> EXERCISE OBJECTIVE:
Set down every entry exactly as it stands, omitting any picture.

[Dataset excerpts]
»»
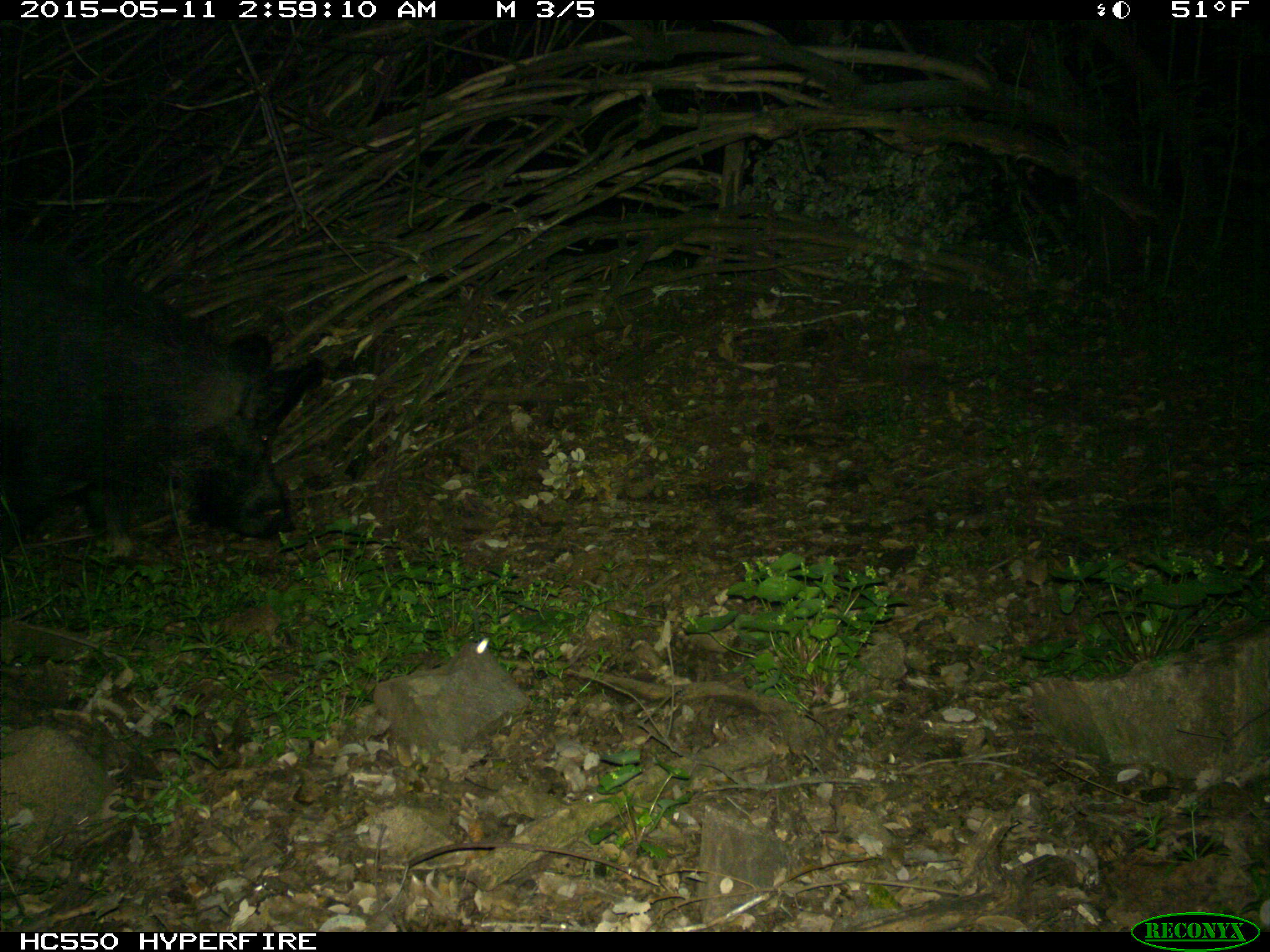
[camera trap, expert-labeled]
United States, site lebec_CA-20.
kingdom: Animalia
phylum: Chordata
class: Mammalia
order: Artiodactyla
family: Suidae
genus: Sus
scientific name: Sus scrofa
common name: wild boar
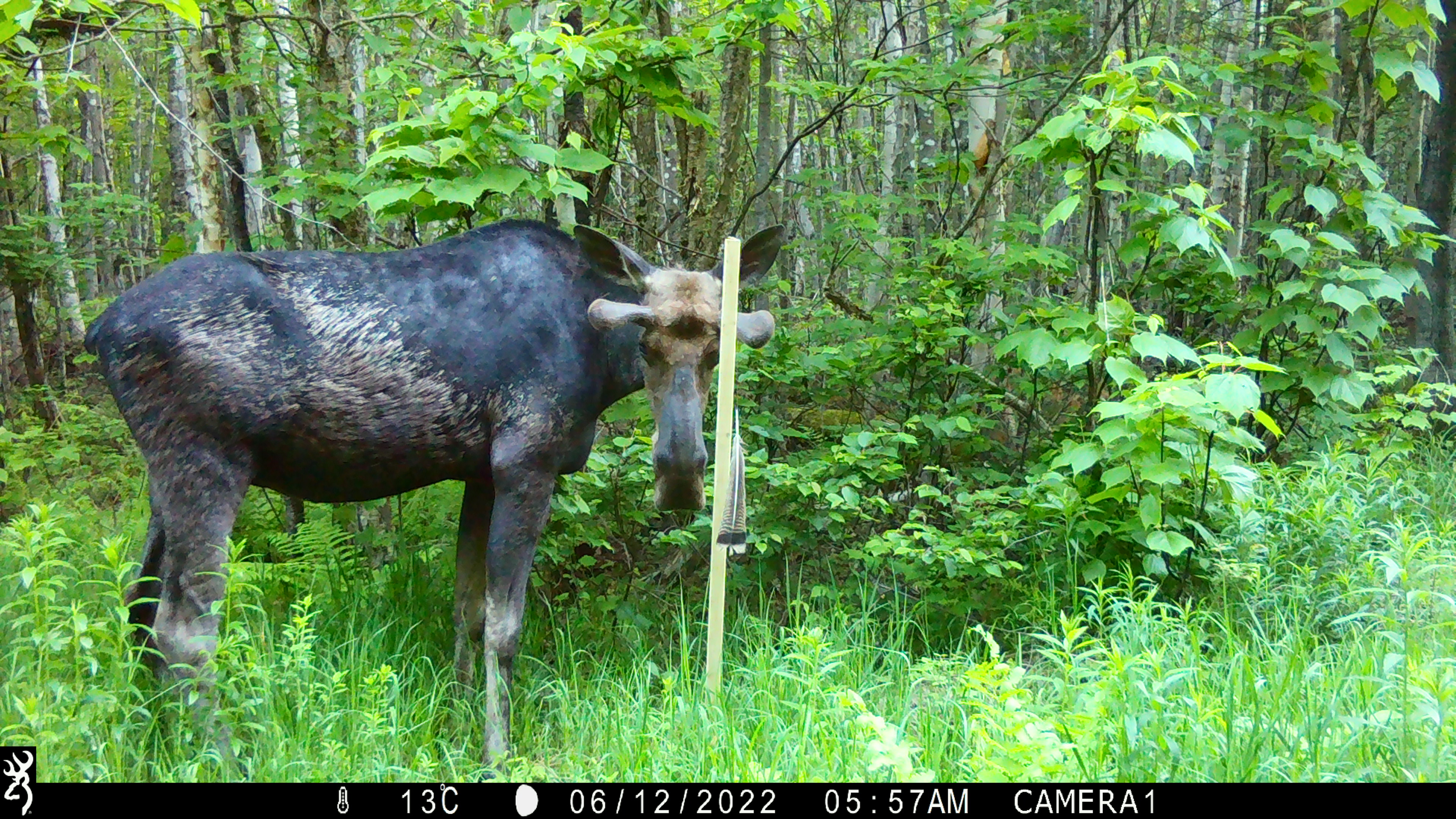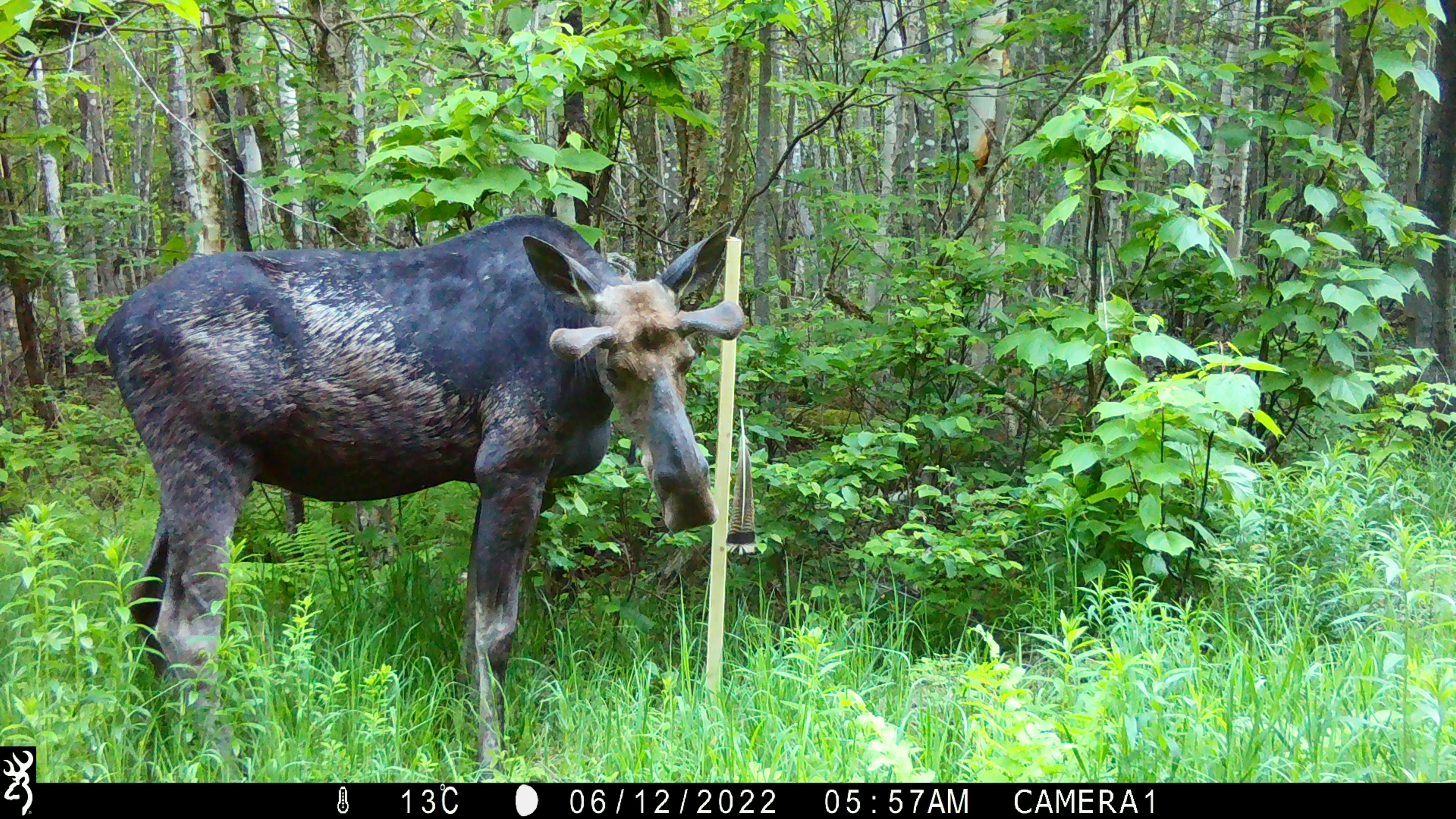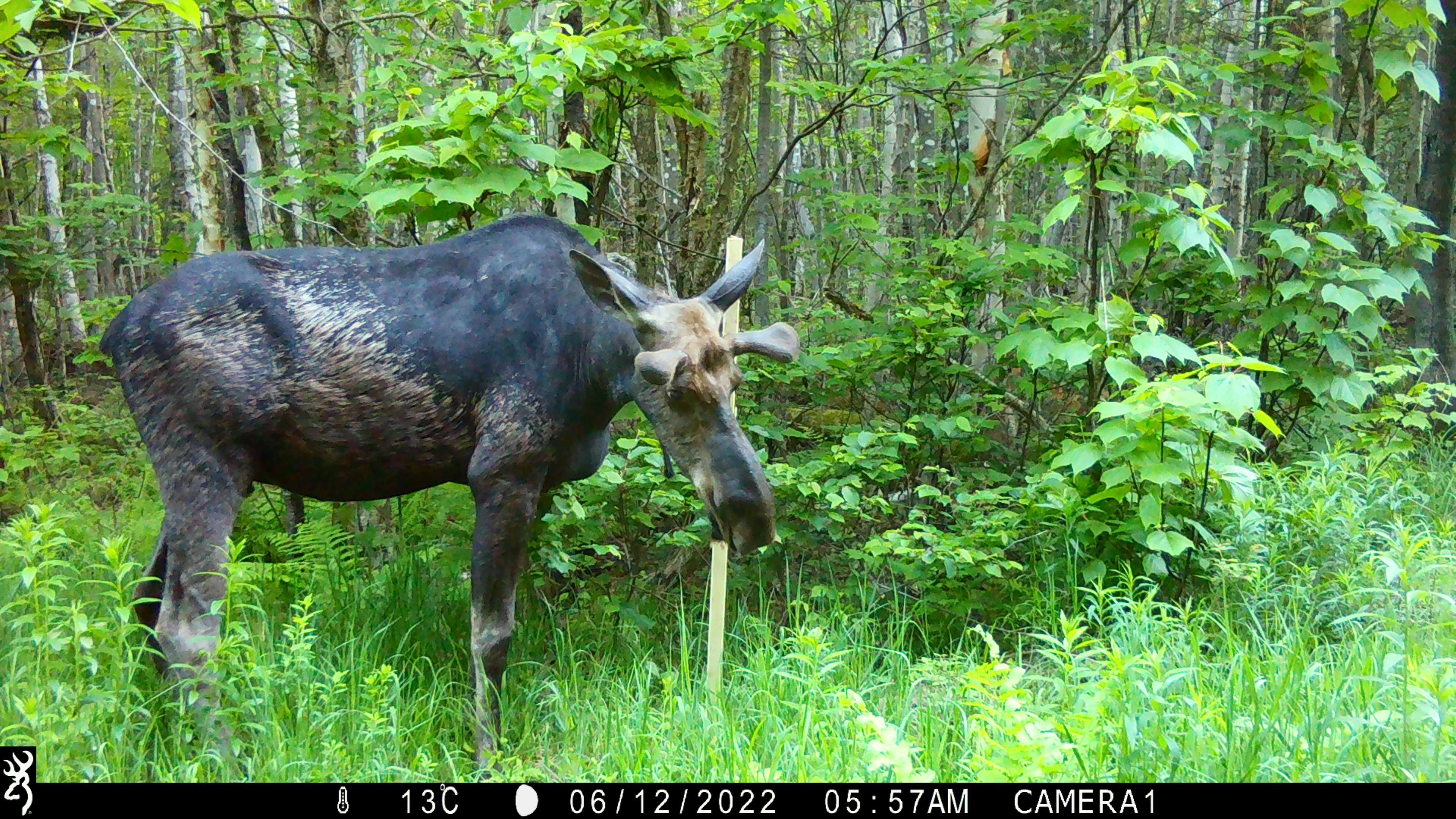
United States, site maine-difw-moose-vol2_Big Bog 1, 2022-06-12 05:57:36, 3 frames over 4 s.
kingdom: Animalia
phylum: Chordata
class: Mammalia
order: Artiodactyla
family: Cervidae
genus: Alces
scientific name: Alces alces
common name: moose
««
> OUTPUT FOR THIS EXERCISE:
[camera trap, expert-labeled]
United States, site lebec_CA-20.
kingdom: Animalia
phylum: Chordata
class: Mammalia
order: Artiodactyla
family: Suidae
genus: Sus
scientific name: Sus scrofa
common name: wild boar
United States, site maine-difw-moose-vol2_Big Bog 1, 2022-06-12 05:57:36, 3 frames over 4 s.
kingdom: Animalia
phylum: Chordata
class: Mammalia
order: Artiodactyla
family: Cervidae
genus: Alces
scientific name: Alces alces
common name: moose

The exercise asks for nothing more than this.